▸ REQUEST A
Answer these questions about the review of the film Lincoln:
(i) How many dead does the review give as the Civil War's legacy?
(ii) Who is named as the screenwriter?
(iii) What period of Lincoln's presidency does the story cover?

*** EXCERPT PROVIDED ***

It’s not easy rewriting “accepted historical facts” about an individual who is revered the world over.  Cliché’s, however, have a way of hardening over time; becoming the accepted “truth”.  The Lincoln story, over the years, has usually covered his life set against the tumult and backdrop of the Civil War, with over 600,000 dead as its legacy, and its many assassination conspiracy theories as plot sources for books, plays, and movies.      
    
To his credit, screenwriter Kushner eschews the obvious pathway and together with director Spielberg, have fashioned a brilliant and insightful script, illuminating the rough and tumble of 1860 politics, which eerily reflects the gridlock and entrenched positions of 2012 America.  It appears we haven’t learned very much over the last one hundred and fifty years about governance (except for a timeout during WW II).
    
The story covers only a short period in Lincoln’s presidency – the last four months of his life.  In Spielberg’s “Lincoln” the Great Emancipator, is brilliantly and intelligently played by English actor Daniel Day Lewis, who delivers one of the most poignant, and understated performances, practically guaranteeing a Best Actor Oscar nomination in the process (if not a win).  He morphs into the role of Lincoln with such ease and credibility one forgets we’re watching an actor playing a very familiar historical figure.  Lewis delivers a constant series of sublime cinema moments adding up to a stunning performance.

*** LISTING ***

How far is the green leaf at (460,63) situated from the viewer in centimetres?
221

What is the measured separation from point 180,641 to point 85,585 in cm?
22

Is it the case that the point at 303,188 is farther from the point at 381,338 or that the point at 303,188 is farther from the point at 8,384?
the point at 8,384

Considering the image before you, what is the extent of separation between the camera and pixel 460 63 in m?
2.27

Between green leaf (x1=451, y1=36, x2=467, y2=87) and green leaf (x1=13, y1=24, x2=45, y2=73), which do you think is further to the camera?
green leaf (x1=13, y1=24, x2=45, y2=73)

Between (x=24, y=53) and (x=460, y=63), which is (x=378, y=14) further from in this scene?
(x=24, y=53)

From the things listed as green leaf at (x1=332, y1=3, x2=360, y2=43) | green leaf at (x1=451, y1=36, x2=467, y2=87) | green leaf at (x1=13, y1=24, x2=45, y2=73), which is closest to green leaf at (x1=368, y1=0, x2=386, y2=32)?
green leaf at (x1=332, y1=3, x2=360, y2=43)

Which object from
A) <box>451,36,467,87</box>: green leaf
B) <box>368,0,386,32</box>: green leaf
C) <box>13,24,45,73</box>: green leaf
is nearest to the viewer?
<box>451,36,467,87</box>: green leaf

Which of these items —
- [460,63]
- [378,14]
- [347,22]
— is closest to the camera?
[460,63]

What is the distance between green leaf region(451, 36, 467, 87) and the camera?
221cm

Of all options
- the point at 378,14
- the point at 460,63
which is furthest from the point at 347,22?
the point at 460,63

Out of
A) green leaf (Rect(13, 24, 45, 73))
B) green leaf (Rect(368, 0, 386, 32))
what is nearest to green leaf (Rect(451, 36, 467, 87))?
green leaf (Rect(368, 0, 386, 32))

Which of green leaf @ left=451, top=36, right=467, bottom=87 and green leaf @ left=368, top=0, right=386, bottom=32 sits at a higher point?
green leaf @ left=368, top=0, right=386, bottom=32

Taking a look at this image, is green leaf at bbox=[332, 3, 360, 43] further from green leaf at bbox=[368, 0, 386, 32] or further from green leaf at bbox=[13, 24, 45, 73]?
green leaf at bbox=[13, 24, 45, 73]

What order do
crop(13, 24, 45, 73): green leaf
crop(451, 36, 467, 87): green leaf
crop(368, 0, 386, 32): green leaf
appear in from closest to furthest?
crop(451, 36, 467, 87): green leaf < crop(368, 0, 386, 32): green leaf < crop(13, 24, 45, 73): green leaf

***

▸ REQUEST B
Rewrite the records from the line containing "Which object from" through the end of the records, replacing "nearest" with "closest" and leaving everything else unchanged.

▸ RIGHT ANSWER A
(i) Over 600,000.
(ii) Kushner.
(iii) The last four months of his life.

▸ RIGHT ANSWER B
Which object from
A) <box>451,36,467,87</box>: green leaf
B) <box>368,0,386,32</box>: green leaf
C) <box>13,24,45,73</box>: green leaf
is closest to the viewer?
<box>451,36,467,87</box>: green leaf

Which of these items —
- [460,63]
- [378,14]
- [347,22]
— is closest to the camera?
[460,63]

What is the distance between green leaf region(451, 36, 467, 87) and the camera?
221cm

Of all options
- the point at 378,14
- the point at 460,63
which is furthest from the point at 347,22?
the point at 460,63

Out of
A) green leaf (Rect(13, 24, 45, 73))
B) green leaf (Rect(368, 0, 386, 32))
what is closest to green leaf (Rect(451, 36, 467, 87))?
green leaf (Rect(368, 0, 386, 32))

Which of green leaf @ left=451, top=36, right=467, bottom=87 and green leaf @ left=368, top=0, right=386, bottom=32 sits at a higher point?
green leaf @ left=368, top=0, right=386, bottom=32

Taking a look at this image, is green leaf at bbox=[332, 3, 360, 43] further from green leaf at bbox=[368, 0, 386, 32] or further from green leaf at bbox=[13, 24, 45, 73]?
green leaf at bbox=[13, 24, 45, 73]

What order do
crop(13, 24, 45, 73): green leaf
crop(451, 36, 467, 87): green leaf
crop(368, 0, 386, 32): green leaf
appear in from closest to furthest?
crop(451, 36, 467, 87): green leaf < crop(368, 0, 386, 32): green leaf < crop(13, 24, 45, 73): green leaf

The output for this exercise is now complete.